## Texte source
________

II. LE PROGRAMME 104 « INTÉGRATION ET ACCÈS À LA NATIONALITÉ FRANÇAISE »

1. Une augmentation des crédits du programme, portant principalement sur l'accompagnement des réfugiés

Le programme 104 regroupe les crédits d'intervention consacrés à l'intégration des étrangers et des réfugiés et s'articule autour de cinq actions :

- l'action 11 « Accueil des étrangers primo-arrivants », qui porte la subvention pour charges de service public (SCSP) versée à l'Office français de l'immigration et de l'intégration (Ofii) ;

- l'action 12 « Accompagnement des étrangers primo-arrivants », qui finance les actions d'intégration des étrangers en situation régulière hors OFII ;

- l'action 14 « Accès à la nationalité française », qui porte les crédits de fonctionnement de la sous-direction des naturalisations ;

- l'action 15 « Accompagnement des réfugiés », qui finance les actions d'intégration des réfugiés et, en pratique, essentiellement les centres provisoires d'hébergement des réfugiés (CPH) ;

- l'action 16 « Accompagnement du plan de traitement des foyers de travailleurs migrants », nouvellement créée, qui reprend des crédits auparavant intégrés au sein de l'action 12 et qui sont désormais, à juste titre, isolés au sein d'une action spécifique.

________

## Données extraites
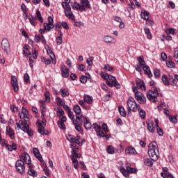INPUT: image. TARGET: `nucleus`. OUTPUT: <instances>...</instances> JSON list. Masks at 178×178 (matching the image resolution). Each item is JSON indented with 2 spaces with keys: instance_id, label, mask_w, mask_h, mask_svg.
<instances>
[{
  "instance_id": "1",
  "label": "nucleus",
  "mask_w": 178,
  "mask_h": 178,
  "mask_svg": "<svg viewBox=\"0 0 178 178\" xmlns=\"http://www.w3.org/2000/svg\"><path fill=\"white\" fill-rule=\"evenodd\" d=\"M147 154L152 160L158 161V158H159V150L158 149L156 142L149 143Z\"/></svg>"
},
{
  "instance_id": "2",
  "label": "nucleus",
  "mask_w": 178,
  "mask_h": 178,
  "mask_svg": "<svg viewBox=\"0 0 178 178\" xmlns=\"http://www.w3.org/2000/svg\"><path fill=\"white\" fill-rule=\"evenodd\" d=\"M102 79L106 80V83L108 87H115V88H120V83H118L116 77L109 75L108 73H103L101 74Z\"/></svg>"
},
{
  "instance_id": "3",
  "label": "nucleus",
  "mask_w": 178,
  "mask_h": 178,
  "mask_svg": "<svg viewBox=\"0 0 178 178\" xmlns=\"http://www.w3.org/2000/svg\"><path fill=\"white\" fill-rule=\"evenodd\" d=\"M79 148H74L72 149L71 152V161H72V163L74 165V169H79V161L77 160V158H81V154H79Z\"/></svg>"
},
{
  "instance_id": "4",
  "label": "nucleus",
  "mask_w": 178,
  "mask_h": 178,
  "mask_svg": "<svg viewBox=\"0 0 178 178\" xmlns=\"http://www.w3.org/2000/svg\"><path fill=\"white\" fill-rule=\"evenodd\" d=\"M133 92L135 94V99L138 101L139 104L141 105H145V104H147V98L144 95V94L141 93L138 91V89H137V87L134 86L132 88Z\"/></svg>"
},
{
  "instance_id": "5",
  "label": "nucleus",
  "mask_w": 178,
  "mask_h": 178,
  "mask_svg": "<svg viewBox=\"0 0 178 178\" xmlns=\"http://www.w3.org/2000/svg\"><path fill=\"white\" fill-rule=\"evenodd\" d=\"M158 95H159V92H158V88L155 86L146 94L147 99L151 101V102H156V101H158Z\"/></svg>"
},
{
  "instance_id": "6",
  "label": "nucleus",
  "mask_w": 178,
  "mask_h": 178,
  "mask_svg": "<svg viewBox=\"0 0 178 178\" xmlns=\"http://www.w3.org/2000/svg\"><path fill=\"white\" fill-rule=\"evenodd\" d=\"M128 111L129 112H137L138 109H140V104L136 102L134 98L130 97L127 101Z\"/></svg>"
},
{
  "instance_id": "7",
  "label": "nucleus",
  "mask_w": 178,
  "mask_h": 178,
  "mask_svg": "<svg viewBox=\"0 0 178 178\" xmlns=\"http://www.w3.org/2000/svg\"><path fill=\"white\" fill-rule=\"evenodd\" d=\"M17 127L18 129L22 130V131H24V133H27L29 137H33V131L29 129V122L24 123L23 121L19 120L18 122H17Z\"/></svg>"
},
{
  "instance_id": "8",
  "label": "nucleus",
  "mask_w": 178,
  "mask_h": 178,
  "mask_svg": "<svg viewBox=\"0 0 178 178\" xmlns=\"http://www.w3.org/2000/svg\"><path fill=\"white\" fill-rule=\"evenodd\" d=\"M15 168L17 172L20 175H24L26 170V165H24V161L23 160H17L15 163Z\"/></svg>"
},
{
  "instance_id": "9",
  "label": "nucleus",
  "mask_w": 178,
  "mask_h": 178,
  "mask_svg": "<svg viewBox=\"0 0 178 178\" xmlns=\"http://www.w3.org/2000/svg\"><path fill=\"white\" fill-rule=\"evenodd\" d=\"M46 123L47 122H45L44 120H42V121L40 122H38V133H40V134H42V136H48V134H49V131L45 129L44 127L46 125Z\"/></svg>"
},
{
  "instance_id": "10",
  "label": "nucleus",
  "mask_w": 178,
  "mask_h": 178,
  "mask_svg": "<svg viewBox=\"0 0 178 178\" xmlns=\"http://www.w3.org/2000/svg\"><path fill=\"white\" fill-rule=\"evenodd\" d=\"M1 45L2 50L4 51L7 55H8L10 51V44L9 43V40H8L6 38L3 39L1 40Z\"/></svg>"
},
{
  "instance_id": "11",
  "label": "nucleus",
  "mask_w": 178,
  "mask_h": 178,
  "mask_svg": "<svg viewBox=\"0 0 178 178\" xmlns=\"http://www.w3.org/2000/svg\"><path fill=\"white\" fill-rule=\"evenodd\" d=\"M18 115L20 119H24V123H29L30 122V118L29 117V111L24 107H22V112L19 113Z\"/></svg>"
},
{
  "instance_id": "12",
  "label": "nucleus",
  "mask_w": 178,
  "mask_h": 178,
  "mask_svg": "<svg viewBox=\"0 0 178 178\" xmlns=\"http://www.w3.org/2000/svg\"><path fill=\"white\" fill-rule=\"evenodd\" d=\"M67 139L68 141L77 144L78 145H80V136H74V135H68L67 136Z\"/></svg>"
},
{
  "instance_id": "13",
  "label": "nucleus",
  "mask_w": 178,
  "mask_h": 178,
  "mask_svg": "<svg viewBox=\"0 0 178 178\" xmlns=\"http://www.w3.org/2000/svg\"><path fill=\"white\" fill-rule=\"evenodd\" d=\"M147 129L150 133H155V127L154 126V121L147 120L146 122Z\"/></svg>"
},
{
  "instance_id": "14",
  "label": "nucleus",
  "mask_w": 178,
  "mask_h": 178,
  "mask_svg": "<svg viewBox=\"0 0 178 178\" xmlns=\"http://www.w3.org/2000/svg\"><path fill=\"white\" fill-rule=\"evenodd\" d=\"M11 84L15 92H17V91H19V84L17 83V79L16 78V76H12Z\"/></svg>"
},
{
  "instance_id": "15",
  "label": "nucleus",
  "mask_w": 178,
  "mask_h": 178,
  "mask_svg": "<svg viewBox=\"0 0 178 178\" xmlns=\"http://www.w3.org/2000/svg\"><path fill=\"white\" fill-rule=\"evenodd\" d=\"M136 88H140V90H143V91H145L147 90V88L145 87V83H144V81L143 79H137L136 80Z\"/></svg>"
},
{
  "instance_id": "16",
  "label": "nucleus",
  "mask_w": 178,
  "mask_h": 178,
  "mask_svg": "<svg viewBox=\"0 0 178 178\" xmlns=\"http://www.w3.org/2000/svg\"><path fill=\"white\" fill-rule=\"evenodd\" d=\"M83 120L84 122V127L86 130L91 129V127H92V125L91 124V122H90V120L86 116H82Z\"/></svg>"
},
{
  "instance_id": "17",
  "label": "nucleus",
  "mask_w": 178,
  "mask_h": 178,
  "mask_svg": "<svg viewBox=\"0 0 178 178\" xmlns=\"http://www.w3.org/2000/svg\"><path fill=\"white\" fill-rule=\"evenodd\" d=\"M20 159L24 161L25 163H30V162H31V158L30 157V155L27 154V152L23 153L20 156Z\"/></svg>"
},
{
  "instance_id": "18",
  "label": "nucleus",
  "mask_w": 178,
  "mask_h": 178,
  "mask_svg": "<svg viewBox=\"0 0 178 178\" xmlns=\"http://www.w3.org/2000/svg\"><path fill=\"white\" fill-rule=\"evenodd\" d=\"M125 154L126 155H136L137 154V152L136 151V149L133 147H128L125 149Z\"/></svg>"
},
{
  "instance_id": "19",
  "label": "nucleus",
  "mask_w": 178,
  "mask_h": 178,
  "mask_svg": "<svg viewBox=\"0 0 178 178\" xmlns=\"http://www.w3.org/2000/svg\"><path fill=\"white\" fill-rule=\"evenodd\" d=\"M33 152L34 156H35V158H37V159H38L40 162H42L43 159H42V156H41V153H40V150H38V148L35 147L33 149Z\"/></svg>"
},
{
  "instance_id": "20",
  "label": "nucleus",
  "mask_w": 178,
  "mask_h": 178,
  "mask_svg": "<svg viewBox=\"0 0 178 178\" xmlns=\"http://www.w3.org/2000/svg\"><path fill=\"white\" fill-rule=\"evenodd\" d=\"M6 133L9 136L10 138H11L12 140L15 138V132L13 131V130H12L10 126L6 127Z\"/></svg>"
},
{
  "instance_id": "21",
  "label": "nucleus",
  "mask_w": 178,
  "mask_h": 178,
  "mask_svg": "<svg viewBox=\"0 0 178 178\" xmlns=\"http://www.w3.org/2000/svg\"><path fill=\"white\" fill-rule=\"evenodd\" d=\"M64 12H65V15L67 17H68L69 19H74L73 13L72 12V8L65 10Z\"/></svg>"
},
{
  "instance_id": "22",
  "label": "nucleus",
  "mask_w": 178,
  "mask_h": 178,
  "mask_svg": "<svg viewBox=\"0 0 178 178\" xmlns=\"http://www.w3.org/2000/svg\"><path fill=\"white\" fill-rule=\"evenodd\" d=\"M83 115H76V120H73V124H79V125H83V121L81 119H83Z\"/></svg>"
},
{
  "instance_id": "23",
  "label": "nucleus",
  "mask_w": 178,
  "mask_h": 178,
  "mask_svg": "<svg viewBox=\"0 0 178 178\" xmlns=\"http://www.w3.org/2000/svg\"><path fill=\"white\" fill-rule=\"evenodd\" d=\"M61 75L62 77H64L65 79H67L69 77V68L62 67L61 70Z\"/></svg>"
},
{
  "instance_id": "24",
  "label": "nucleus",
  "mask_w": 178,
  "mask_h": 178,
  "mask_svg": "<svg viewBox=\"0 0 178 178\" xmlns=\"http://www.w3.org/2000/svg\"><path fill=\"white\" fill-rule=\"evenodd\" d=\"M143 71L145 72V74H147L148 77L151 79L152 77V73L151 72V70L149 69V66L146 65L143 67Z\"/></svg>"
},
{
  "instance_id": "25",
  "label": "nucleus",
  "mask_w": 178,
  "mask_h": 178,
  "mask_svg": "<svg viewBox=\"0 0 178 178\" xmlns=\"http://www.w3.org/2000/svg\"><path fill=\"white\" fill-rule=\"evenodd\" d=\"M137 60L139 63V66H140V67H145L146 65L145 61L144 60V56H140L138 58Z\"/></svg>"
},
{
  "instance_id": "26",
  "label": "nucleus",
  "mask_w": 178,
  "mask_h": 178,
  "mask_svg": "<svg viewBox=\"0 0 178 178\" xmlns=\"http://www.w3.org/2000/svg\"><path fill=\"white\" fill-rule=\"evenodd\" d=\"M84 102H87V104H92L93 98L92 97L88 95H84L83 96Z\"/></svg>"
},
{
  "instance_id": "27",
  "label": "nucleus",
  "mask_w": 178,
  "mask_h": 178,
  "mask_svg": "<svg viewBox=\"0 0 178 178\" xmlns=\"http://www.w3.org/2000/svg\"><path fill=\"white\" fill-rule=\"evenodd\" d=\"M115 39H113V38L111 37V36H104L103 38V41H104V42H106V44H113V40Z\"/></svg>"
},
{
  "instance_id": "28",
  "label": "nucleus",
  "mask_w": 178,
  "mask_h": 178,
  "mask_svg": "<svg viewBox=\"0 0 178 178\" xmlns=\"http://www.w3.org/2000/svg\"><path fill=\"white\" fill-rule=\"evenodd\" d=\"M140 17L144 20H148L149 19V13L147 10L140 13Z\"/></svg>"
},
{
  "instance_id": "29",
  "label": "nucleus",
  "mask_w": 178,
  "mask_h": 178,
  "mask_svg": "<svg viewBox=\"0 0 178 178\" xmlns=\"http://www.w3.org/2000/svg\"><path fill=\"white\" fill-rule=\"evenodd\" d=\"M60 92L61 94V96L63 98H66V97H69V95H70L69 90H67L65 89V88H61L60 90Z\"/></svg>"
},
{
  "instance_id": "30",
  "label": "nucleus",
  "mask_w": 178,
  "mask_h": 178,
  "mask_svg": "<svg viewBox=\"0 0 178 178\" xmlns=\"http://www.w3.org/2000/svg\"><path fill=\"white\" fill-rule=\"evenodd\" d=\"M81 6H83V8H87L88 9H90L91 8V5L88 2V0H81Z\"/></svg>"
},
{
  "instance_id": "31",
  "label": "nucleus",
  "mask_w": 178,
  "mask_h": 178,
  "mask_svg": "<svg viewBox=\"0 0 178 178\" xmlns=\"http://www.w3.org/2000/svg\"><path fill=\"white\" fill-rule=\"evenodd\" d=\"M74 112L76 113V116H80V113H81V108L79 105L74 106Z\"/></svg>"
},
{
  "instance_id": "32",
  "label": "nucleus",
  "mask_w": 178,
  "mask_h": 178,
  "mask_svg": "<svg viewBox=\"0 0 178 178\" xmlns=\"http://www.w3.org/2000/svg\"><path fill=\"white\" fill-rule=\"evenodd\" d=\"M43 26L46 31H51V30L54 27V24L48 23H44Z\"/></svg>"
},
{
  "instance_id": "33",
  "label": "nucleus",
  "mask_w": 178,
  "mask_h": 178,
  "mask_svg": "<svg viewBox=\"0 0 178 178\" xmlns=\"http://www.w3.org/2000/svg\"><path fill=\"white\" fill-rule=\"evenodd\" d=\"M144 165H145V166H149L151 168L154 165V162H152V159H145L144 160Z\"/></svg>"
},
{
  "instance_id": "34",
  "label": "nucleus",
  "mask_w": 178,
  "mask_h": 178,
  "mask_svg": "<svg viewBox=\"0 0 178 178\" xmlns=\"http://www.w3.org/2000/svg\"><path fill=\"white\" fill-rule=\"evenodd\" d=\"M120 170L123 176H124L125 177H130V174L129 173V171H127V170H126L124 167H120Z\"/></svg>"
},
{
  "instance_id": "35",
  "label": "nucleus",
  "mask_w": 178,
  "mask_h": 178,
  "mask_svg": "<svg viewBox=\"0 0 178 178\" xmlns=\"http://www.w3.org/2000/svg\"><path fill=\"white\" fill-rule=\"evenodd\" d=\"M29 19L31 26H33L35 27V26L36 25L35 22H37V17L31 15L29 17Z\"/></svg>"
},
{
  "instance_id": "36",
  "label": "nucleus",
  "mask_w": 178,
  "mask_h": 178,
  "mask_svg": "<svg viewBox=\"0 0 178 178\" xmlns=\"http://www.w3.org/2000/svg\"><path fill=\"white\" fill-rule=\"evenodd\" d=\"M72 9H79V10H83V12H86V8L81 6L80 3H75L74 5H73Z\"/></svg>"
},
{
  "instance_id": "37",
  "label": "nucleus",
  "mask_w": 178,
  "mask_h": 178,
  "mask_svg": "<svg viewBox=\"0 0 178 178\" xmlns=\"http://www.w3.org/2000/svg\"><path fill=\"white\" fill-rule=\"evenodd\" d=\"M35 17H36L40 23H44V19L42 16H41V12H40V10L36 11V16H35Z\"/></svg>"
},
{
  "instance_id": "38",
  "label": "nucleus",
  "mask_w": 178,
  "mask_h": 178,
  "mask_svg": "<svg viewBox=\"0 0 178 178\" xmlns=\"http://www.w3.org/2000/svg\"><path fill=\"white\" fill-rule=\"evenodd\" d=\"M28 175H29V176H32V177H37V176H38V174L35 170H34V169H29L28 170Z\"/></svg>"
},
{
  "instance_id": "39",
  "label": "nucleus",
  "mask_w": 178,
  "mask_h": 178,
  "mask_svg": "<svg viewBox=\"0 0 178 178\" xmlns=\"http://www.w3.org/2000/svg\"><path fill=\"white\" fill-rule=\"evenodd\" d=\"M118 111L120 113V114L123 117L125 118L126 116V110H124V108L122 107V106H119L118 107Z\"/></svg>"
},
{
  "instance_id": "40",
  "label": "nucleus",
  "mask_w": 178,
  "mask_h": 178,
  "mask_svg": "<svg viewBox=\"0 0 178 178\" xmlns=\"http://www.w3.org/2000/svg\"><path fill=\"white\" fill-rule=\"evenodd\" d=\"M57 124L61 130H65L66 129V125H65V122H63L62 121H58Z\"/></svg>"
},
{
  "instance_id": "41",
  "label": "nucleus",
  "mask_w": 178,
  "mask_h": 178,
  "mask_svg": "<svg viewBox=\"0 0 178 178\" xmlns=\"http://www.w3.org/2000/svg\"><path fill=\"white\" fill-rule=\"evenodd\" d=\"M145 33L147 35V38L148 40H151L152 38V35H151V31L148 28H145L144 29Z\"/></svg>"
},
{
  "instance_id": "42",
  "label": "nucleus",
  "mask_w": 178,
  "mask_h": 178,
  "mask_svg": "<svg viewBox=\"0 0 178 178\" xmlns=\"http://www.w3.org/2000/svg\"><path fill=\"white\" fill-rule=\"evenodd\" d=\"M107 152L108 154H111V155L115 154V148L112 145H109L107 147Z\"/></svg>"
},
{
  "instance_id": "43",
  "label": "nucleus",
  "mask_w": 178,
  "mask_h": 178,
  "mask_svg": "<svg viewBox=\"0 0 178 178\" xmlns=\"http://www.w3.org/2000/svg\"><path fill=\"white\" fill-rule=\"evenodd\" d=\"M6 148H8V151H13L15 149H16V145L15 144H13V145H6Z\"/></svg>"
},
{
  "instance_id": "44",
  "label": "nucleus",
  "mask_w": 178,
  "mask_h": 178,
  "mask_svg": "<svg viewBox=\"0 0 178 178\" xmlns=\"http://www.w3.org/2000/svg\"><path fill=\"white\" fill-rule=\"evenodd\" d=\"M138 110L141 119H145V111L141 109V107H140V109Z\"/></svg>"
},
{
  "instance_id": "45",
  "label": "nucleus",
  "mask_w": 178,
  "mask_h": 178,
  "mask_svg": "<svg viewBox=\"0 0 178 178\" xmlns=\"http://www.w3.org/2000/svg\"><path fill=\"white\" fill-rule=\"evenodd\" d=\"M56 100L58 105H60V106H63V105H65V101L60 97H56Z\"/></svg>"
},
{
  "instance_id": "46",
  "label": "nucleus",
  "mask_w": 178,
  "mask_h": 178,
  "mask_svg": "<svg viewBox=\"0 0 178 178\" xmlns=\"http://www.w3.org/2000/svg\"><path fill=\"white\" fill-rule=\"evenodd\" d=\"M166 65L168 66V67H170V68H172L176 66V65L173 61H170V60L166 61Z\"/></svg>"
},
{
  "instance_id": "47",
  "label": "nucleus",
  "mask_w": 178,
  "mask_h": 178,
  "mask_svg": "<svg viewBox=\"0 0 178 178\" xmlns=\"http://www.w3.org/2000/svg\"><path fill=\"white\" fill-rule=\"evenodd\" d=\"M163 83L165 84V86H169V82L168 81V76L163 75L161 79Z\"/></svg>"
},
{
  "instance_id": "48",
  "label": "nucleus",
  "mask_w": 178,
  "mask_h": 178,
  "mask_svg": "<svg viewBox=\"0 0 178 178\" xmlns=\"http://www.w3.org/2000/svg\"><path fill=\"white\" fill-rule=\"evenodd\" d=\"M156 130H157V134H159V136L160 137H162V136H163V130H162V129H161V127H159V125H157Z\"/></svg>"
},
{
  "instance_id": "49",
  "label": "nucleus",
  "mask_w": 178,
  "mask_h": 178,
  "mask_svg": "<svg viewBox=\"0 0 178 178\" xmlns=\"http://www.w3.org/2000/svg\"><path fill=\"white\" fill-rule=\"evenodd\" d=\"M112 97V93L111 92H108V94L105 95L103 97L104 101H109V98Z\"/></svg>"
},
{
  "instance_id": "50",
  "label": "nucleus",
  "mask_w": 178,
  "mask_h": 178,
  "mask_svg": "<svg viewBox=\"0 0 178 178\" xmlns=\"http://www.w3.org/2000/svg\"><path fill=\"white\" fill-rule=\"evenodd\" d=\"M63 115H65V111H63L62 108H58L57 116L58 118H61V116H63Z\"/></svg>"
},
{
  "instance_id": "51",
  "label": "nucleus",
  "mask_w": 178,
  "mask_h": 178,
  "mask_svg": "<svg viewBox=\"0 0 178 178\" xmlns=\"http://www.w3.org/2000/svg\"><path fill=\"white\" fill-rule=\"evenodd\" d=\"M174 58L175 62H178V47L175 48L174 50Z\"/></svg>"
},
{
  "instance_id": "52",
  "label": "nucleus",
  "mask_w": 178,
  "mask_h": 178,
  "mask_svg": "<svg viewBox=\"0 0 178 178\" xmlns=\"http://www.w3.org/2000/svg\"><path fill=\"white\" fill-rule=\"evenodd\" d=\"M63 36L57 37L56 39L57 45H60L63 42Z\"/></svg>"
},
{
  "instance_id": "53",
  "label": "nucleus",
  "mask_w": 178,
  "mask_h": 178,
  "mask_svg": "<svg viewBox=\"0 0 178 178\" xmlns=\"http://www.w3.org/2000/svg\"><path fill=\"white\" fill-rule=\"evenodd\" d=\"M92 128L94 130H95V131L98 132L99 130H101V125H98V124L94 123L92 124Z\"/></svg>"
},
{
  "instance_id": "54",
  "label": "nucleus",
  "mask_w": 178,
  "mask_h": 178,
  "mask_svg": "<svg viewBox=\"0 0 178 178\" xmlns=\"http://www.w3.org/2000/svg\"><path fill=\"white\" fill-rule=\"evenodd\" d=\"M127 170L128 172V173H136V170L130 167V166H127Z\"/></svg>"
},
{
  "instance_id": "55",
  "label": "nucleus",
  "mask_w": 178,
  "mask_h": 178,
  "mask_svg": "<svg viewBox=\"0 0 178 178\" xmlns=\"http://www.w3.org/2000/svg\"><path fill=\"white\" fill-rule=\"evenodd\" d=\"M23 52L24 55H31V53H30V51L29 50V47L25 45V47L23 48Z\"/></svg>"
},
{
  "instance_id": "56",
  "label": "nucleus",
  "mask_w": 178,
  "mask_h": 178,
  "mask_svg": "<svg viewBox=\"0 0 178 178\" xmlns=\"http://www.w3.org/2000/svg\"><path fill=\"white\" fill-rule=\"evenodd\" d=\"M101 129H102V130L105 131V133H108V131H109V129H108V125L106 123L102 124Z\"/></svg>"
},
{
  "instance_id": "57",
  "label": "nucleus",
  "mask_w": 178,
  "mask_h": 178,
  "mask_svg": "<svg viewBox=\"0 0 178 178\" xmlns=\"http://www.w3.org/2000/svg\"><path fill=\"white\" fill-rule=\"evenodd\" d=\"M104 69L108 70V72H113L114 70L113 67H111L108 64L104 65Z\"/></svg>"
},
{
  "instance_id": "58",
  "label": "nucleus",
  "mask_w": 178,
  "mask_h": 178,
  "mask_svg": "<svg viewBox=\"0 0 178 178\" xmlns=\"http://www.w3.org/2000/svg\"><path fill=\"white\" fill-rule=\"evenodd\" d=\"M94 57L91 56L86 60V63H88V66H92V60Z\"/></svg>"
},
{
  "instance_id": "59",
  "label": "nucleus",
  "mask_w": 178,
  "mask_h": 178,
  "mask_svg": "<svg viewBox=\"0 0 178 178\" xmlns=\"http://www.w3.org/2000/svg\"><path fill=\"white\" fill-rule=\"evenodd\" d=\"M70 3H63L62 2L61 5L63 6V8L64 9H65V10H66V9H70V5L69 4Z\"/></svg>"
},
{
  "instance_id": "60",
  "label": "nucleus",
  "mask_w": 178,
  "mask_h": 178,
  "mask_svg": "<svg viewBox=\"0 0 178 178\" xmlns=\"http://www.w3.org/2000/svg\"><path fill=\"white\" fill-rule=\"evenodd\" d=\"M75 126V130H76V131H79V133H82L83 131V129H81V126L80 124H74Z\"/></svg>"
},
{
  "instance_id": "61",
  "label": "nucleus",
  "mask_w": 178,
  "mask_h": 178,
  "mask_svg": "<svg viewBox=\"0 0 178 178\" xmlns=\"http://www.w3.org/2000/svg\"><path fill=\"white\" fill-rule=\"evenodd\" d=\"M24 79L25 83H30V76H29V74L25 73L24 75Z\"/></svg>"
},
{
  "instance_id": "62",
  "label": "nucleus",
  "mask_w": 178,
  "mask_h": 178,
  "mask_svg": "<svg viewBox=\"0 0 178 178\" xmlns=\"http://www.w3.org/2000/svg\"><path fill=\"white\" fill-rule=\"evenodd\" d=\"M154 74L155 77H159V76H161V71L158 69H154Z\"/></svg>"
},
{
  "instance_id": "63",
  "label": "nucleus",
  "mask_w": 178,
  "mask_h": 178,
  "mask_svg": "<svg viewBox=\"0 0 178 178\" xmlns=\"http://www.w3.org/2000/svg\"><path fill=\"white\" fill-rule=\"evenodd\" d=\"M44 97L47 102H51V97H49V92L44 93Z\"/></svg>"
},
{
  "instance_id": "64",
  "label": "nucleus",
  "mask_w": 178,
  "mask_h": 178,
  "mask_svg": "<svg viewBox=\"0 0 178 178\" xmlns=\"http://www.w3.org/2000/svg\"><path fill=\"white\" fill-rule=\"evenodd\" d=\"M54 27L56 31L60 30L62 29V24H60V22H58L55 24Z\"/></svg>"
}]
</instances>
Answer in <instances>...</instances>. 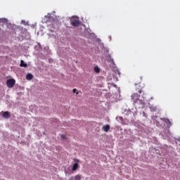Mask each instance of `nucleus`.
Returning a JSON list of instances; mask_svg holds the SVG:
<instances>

________

## Travail à faire
a) Traduisez en anglais cette phrase du texte sur le programme 104 : « Le programme 104 regroupe les crédits d'intervention consacrés à l'intégration des étrangers et des réfugiés et s'articule autour de cinq actions ».
b) Répondez aux questions suivantes d'après le texte sur le programme 104.
(i) Quelle action porte la subvention pour charges de service public versée à l'Ofii ?
(ii) Quels crédits l'action 14 porte-t-elle ?
(iii) Au sein de quelle action les crédits repris par l'action 16 étaient-ils auparavant intégrés ?
Les items ne sont pas nécessaires ici.

## Réponses par consigne
a) Program 104 brings together the intervention appropriations devoted to the integration of foreigners and refugees and is organized around five actions.

b)
(i) L'action 11 « Accueil des étrangers primo-arrivants ».
(ii) Les crédits de fonctionnement de la sous-direction des naturalisations.
(iii) L'action 12.